30/11/2025 19:00

Minerva, il doppio vantaggio non basta: la Gioventù Biancorossa la ribalta e apre la crisi teatina

La sconfitta interna con la Gioventù Biancorossa certifica la crisi del Minerva, piegata per 4-3 dal quintetto pennese dopo aver avuto in mano il risultato fino a metà della ripresa, quando sono state create le condizioni per mettere in scena il suicidio perfetto della squadra di Simigliani. 


Chiuso il primo tempo avanti grazie al gol di capitan Cornacchia e raddoppiato proprio in avvio di ripresa con il rientrante Cafarelli, nonostante l’immediato gol ospite di Giancaterino che dimezzava il vantaggio, la formazione di Simigliani aveva dato l’impressione di poter condurre in porto una vittoria di grande impatto sugli equilibri dell’alta classifica. 


Invece, nel momento che Di Michele, tecnico della Gioventù Biancorossa decideva di mettere Comignani portiere di movimento, le carte in tavola cambiavano: proprio l’ex Ripa firmava il 2-2, pochi minuti dopo arriva il 2-3 di Buscio che esulta in maniera ritenuta anti-regolamentare e con il secondo giallo finisce anzitempo la partita. 


Superiorità non sfruttata dai minervini, con Simigliani che prova comunque il quinto di movimento esponendo la porta alla parabola di Criscuolo che gonfia la rete per la quarta volta. Inutile la rete di Di Nardo, per il Minerva si apre il tempo delle riflessioni.
* * *
■ **Azioni da svolgere**:
A: Nell'articolo sulla sconfitta del Minerva, chi ha segnato il gol che ha chiuso il primo tempo con il Minerva in vantaggio?
B: Trascrivi senza modifiche il passo dell'articolo sulla sconfitta del Minerva che inizia con "Minerva, il doppio" e termina con "squadra di Simigliani.".
I record sono materiale a sé, distinto dall'articolo.

■ **Voci salvate**:
* * *
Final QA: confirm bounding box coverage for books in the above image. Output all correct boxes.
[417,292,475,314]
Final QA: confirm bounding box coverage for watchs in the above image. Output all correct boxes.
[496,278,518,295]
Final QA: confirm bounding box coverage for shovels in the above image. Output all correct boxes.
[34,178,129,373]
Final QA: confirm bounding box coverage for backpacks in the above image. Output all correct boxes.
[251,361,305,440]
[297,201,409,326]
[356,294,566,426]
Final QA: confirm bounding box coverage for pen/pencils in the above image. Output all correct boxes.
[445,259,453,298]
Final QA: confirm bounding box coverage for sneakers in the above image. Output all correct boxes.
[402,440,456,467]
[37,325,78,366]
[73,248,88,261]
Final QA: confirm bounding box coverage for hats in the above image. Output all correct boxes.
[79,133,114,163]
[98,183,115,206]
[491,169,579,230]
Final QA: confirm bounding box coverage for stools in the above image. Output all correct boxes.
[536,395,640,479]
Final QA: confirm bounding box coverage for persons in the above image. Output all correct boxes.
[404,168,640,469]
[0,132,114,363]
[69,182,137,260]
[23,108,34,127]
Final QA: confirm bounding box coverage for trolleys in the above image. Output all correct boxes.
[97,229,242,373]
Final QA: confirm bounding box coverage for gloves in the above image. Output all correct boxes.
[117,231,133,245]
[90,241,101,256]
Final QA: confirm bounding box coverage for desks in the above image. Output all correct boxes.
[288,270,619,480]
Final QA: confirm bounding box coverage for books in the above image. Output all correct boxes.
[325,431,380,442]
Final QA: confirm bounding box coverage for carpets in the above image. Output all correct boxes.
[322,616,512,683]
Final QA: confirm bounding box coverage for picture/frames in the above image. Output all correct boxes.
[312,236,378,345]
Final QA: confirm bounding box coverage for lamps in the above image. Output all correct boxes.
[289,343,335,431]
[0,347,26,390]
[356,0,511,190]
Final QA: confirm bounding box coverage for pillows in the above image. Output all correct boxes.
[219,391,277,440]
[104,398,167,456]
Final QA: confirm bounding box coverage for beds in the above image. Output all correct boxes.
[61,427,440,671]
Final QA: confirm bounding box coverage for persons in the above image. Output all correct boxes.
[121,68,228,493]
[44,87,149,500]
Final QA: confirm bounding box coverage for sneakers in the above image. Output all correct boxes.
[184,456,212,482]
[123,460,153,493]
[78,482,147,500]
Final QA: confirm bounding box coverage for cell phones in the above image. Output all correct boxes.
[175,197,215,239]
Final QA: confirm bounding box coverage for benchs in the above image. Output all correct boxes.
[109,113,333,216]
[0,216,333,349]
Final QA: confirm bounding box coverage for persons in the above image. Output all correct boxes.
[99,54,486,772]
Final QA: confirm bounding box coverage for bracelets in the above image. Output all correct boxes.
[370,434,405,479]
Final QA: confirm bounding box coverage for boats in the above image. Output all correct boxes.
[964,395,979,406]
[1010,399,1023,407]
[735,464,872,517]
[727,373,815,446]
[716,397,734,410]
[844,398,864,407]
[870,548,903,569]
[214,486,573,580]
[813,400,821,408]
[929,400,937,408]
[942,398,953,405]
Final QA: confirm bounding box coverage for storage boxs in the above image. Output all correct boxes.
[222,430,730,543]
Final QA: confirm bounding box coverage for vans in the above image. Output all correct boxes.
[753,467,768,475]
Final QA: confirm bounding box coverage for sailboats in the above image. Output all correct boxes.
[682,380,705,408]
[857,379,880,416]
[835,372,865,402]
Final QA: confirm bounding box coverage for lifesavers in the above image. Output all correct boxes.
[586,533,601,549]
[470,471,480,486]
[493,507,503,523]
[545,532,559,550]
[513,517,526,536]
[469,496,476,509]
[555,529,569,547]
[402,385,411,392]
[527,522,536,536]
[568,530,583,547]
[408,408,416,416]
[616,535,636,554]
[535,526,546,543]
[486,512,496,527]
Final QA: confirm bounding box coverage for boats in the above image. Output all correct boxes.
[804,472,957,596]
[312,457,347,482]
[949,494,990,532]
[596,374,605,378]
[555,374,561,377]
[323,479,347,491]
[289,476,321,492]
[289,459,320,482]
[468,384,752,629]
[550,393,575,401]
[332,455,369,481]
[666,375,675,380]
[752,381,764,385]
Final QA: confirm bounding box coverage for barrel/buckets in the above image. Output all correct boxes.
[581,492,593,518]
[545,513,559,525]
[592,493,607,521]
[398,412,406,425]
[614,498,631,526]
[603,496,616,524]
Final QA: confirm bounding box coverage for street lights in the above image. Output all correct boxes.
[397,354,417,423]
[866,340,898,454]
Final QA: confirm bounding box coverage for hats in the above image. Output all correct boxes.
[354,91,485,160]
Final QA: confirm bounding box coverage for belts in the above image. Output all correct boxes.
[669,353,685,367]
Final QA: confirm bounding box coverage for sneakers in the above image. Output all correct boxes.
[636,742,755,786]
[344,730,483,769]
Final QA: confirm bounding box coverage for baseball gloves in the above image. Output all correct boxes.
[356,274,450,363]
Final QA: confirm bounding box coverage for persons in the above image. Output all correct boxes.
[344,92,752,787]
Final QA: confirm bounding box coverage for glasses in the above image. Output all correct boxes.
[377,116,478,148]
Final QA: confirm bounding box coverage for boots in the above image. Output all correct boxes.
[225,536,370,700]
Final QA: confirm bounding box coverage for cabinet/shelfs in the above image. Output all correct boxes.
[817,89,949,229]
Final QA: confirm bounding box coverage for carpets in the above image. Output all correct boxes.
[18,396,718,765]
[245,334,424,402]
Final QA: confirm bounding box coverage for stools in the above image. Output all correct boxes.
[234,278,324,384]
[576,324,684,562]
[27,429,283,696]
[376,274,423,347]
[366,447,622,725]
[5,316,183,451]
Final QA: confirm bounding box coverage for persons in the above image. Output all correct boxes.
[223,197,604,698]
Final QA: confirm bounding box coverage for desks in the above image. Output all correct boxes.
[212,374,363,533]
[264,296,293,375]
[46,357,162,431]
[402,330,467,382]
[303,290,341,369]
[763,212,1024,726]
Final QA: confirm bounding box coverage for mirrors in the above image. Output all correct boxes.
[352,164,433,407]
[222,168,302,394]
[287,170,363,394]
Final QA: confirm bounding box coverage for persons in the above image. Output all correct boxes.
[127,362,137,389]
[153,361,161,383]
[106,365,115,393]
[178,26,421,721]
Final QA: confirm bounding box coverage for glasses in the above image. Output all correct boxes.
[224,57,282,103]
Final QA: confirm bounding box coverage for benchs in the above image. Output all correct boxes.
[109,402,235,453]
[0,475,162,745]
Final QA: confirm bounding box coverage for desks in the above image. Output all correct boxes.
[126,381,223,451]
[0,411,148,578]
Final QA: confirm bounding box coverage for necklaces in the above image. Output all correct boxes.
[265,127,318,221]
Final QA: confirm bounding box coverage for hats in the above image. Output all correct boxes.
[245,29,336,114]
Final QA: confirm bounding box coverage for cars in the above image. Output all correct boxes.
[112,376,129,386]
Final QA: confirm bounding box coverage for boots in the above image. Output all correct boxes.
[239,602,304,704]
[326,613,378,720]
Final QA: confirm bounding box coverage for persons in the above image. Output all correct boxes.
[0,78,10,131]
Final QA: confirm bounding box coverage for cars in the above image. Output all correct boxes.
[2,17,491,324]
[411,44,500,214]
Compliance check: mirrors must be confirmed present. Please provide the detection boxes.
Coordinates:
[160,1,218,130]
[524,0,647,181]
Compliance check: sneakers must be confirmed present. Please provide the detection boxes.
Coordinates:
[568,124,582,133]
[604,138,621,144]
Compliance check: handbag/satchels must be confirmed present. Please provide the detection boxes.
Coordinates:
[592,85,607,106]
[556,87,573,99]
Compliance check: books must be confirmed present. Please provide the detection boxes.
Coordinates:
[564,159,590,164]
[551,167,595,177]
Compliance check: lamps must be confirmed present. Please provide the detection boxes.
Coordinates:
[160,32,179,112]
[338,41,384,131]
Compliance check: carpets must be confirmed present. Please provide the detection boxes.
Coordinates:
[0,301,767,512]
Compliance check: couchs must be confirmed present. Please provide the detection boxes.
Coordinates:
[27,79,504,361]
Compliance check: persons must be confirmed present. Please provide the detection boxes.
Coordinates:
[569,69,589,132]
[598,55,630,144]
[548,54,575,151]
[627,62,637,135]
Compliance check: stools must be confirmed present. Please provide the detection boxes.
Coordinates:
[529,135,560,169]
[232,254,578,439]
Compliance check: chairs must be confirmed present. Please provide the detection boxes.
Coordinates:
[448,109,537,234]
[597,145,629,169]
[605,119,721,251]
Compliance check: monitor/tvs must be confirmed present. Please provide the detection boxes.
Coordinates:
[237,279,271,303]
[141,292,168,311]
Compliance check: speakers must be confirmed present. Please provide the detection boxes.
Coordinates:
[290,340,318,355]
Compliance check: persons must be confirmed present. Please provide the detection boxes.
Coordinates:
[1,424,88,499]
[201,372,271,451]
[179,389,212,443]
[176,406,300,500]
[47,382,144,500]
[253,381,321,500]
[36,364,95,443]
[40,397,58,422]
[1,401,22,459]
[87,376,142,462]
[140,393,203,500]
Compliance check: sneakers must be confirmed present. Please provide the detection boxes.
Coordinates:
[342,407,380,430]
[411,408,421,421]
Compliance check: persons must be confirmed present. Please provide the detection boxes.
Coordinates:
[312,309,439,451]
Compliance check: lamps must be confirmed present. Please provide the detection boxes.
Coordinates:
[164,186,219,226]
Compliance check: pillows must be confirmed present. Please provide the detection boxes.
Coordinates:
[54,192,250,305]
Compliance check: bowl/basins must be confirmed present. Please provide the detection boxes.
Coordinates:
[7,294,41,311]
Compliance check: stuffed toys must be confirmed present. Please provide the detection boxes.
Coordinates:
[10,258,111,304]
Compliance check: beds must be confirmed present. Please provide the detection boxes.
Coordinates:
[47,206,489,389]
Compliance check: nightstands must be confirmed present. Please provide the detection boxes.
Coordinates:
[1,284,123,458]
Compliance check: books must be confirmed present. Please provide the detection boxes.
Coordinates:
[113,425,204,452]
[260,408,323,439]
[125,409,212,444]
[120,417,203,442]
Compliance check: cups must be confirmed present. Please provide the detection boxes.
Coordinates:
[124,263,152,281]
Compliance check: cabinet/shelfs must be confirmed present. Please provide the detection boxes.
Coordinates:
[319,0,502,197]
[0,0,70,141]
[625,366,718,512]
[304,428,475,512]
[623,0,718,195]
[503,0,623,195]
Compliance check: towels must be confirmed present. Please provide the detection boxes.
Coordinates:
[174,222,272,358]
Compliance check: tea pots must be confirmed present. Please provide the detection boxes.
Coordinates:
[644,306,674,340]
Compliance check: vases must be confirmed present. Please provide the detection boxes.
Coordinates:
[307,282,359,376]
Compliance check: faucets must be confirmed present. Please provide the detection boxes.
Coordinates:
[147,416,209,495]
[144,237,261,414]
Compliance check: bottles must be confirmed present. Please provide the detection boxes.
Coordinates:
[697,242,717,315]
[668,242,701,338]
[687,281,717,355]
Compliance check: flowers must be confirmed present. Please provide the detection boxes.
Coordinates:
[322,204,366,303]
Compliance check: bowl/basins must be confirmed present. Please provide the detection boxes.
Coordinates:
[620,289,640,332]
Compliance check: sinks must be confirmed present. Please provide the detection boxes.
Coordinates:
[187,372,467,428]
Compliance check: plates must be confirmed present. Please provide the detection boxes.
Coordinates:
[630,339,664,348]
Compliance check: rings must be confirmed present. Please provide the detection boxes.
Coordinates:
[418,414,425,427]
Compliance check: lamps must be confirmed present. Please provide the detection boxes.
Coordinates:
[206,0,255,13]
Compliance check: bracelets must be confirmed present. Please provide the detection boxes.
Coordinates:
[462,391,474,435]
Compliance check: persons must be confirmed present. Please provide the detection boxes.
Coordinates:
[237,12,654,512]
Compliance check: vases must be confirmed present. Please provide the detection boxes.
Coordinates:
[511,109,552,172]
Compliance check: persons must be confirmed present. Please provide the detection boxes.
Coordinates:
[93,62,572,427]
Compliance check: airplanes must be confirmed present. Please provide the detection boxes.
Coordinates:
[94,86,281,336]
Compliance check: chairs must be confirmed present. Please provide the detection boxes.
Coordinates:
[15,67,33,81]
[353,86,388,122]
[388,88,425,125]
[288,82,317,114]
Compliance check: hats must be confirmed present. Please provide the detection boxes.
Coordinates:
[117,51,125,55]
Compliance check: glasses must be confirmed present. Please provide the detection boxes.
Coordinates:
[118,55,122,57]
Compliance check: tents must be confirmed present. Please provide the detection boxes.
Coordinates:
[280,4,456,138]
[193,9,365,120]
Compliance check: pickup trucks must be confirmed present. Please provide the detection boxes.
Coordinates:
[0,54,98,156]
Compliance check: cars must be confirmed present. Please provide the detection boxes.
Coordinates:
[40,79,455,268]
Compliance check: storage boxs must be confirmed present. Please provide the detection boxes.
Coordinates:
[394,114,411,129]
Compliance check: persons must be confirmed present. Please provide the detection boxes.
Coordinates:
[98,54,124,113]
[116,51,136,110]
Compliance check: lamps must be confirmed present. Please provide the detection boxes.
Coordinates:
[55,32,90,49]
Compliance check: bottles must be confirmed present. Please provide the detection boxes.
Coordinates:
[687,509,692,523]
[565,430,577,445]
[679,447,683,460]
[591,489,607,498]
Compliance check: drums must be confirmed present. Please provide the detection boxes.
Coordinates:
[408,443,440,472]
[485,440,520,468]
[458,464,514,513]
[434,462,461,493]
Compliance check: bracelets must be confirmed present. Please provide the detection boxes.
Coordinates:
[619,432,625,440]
* * *
■ **Risultati in ordine**:
A: Il capitano Cornacchia.

B:
Minerva, il doppio vantaggio non basta: la Gioventù Biancorossa la ribalta e apre la crisi teatina

La sconfitta interna con la Gioventù Biancorossa certifica la crisi del Minerva, piegata per 4-3 dal quintetto pennese dopo aver avuto in mano il risultato fino a metà della ripresa, quando sono state create le condizioni per mettere in scena il suicidio perfetto della squadra di Simigliani.